Personal information
- Born: Aditya Arjun Lalage 15 January 2003 (age 23) Wadle, Satara district, Maharashtra, India

Sport
- Sport: Field hockey
- Position: Forward
- Club: Services

Senior career
- Years: Team / Caps / Goals
- –: Hockey Maharashtra / - / -
- –: Services / - / -

National team
- Years: Team / Caps / Goals
- 2023: India U21 / 17 / (6)
- 2024–: India / 19 / (3)

Medal record
Men's field hockey
Representing India
Junior Asia Cup
| Gold medal – first place | 2023 Salalah |  |

= Aditya Lalage =

Indian field hockey player (born 2003)

Aditya Arjun Lalage (born 15 January 2003) is an Indian field hockey player from Maharashtra. He made his Indian debut in the two-match series against Germany in October 2024. He is a forward and represents Maharashtra and Services Sports Control Board in the domestic tournaments. He plays for Delhi SG Pipers, in the Hero Hockey India League.

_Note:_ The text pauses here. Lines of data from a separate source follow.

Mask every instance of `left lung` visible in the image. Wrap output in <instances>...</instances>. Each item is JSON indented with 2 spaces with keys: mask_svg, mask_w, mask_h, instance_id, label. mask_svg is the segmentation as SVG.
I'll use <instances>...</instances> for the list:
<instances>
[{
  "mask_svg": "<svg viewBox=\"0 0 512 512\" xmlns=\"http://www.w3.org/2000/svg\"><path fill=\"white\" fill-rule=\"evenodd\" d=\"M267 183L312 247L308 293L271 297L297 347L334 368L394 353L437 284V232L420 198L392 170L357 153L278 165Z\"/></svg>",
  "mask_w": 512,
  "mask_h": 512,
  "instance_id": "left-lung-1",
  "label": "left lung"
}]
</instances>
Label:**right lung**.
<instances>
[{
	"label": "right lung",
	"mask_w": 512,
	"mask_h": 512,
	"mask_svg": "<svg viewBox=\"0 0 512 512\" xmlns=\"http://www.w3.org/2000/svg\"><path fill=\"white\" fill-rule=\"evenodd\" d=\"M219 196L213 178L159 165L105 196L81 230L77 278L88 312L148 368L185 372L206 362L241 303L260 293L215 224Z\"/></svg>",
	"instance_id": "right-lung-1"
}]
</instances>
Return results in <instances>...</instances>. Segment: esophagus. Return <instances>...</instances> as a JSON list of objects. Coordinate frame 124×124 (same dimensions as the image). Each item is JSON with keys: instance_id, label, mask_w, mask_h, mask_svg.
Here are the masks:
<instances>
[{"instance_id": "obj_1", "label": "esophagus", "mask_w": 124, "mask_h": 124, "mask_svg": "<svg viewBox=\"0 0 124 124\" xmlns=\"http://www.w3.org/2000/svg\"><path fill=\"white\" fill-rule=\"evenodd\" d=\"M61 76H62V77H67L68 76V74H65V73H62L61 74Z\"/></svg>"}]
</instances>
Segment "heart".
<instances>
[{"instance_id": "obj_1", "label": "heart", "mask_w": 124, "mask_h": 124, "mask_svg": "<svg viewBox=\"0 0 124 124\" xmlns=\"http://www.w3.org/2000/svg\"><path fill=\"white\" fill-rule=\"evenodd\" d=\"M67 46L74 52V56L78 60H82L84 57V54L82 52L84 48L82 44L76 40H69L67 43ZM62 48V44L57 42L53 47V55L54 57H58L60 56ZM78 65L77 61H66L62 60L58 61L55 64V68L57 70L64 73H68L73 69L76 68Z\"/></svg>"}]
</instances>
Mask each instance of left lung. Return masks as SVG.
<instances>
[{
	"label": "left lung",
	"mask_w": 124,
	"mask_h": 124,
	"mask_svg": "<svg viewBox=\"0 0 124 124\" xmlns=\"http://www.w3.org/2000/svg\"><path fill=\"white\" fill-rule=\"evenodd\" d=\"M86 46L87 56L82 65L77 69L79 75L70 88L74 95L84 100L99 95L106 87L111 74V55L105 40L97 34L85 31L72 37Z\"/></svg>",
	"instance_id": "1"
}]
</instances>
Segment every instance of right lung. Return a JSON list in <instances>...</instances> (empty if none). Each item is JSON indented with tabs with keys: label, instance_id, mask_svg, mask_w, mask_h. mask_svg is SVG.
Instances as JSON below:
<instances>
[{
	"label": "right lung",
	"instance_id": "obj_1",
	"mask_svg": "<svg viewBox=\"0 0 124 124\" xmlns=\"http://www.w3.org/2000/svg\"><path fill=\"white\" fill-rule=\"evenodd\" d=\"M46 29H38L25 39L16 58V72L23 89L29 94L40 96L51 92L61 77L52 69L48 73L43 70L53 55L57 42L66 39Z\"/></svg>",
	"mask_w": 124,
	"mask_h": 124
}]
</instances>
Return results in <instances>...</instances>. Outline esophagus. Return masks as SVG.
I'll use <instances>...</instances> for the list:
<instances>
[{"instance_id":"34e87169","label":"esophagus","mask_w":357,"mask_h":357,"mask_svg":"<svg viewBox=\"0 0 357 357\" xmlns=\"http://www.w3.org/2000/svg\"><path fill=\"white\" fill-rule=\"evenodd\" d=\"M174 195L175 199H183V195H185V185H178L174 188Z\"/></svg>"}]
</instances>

== Early life and education ==
Lalage is from a farmer's family in Vidala village, Satara, Maharashtra. He is the youngest of four children. He learnt his basics at Krida Prabodhini Academy, a Maharashtra government's sports scheme. He was into sugarcane farming, helping his family members in the farms, but soon took up hockey after he was inspired by the film, Chak De! India.

== Career ==
Lalage was part of the junior India team that won the gold medal in the Men's Junior Asia Cup 2023. Later, he was also part of the team that won a bronze medal in the Sultan of Johor Cup at Johor Bahru, Malaysia. In December 2023, he played the Men's FIH Hockey Junior World Cup at Kuala Lumpur, Malaysia, where India finished fourth. He scored three goals in the tournament, two against Canada and one in the quarterfinals against the Netherlands.